Ștefan Odobleja | |
Birth Date: | 13 October 1902 |
Birth Place: | Valea Izvorului, Mehedinți County Kingdom of Romania |
Death Place: | Socialist Republic of Romania |
Resting Place: | Orthodox Cemetery, Drobeta-Turnu Severin, Romania |
Citizenship: | Romania |
Occupation: | Physician, military doctor, scientist |
Alma Mater: | Carol Davila University of Medicine and Pharmacy |
Known For: | Psychologie consonantiste |
Ștefan Odobleja (in Romanian; Moldavian; Moldovan pronounced as /ʃteˈfan odoˈbleʒa/; 13 October 1902 – 4 September 1978) was a Romanian physician, scientist, and philosopher. He is known for his contributions to the study of cybernetics and artificial intelligence.[1]
His major work, Psychologie Consonantiste (first published in 1938 and 1939, in Paris) introduced the concept of feedback in psychology.
Odobleja was born into a family of peasants in 1902, in Valea Izvorului (now Ștefan Odobleja), Mehedinți County, Romania. He attended the Faculty of Medicine in Bucharest and became a physician. He practiced medicine as a military doctor in Bucharest, Dej, Drobeta Turnu-Severin, Lugoj, Târgoviște, and other Romanian cities.

### CHECK YOUR UNDERSTANDING:
1. According to the Odobleja profile, what did his major work Psychologie Consonantiste bring to psychology, and when and where was it first published?
2. From the Odobleja profile, extract the passage starting at "Odobleja was born" up to and including "other Romanian cities.".

### DATA PROVIDED:

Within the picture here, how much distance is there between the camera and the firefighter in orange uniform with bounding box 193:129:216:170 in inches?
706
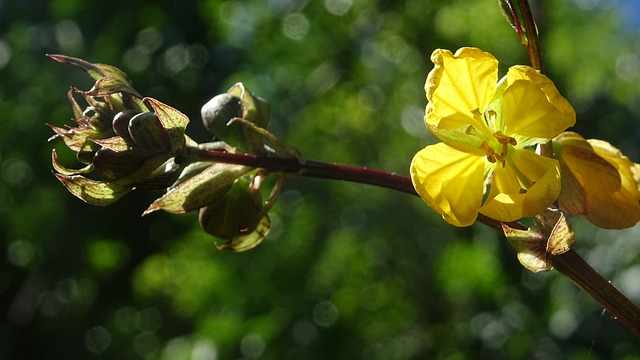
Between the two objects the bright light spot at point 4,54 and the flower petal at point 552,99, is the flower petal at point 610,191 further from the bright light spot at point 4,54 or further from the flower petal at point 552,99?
the bright light spot at point 4,54

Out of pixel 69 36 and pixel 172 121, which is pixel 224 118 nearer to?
pixel 172 121

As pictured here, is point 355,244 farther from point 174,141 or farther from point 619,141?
point 174,141

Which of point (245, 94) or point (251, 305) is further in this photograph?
point (251, 305)

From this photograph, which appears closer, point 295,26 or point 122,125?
point 122,125

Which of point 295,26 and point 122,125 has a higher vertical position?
point 122,125

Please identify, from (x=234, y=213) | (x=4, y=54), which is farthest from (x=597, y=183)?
(x=4, y=54)

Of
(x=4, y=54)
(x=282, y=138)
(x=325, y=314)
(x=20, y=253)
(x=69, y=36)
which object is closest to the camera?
(x=325, y=314)

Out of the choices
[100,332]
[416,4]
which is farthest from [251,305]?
[416,4]

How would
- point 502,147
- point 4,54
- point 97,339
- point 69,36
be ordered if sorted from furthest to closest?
1. point 4,54
2. point 69,36
3. point 97,339
4. point 502,147
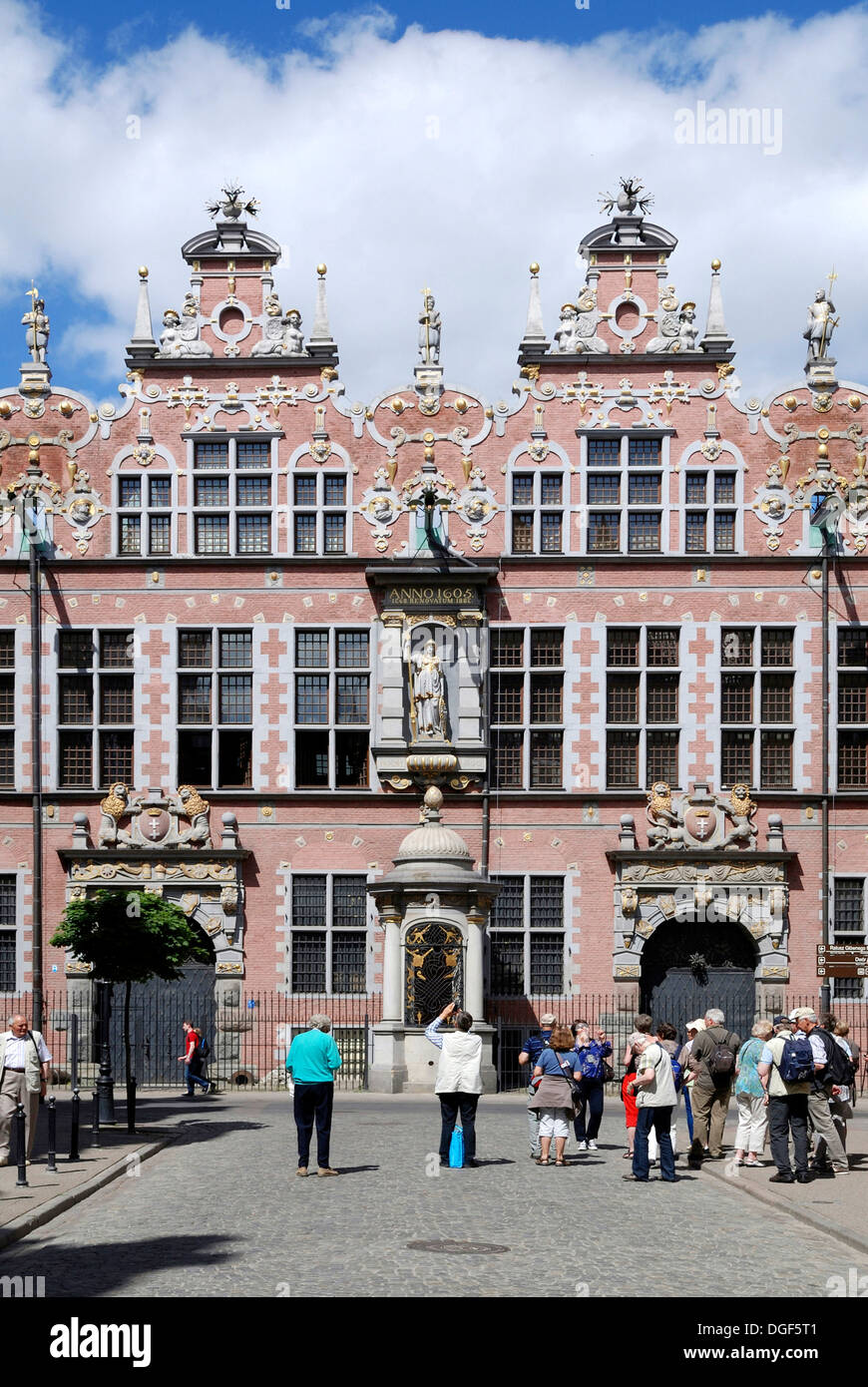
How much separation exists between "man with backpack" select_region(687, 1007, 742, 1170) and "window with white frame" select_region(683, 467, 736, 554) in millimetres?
18868

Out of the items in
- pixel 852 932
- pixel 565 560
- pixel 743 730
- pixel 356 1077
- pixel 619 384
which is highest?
pixel 619 384

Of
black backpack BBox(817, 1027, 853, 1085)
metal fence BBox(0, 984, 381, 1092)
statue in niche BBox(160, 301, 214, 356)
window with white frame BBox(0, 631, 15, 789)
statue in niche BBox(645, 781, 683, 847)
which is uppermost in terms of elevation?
statue in niche BBox(160, 301, 214, 356)

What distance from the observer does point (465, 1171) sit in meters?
21.1

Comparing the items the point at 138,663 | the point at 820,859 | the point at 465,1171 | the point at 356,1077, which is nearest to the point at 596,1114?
the point at 465,1171

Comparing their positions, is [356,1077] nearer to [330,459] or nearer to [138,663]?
[138,663]

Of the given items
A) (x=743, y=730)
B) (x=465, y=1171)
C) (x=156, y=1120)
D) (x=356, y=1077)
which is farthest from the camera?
(x=743, y=730)

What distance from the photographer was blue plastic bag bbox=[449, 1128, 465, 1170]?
21.5 meters

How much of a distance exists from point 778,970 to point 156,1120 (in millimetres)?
15061

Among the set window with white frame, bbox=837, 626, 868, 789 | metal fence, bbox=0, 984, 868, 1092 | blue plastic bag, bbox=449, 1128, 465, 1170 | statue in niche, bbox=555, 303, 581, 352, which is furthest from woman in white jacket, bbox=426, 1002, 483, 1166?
statue in niche, bbox=555, 303, 581, 352

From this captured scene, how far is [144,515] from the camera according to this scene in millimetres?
41438

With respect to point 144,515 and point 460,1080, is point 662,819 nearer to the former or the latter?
point 144,515

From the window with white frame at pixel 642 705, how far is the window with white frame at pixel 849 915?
405cm

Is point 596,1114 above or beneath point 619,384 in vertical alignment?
beneath

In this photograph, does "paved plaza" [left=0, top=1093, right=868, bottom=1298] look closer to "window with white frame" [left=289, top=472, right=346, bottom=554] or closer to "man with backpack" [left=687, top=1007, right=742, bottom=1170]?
"man with backpack" [left=687, top=1007, right=742, bottom=1170]
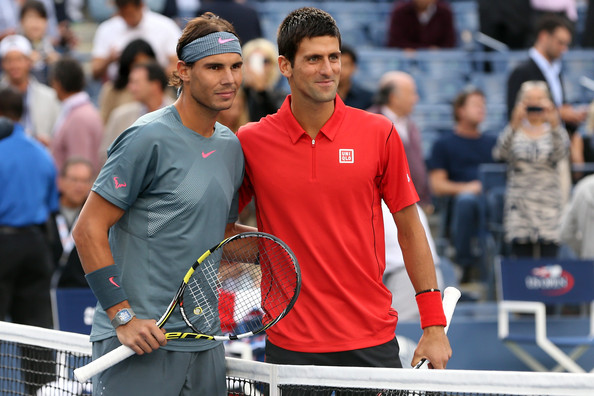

### ANSWERS FOR THE TASKS:
1. Psychologie Consonantiste introduced the concept of feedback in psychology. It was first published in Paris in 1938 and 1939.

2.
Odobleja was born into a family of peasants in 1902, in Valea Izvorului (now Ștefan Odobleja), Mehedinți County, Romania. He attended the Faculty of Medicine in Bucharest and became a physician. He practiced medicine as a military doctor in Bucharest, Dej, Drobeta Turnu-Severin, Lugoj, Târgoviște, and other Romanian cities.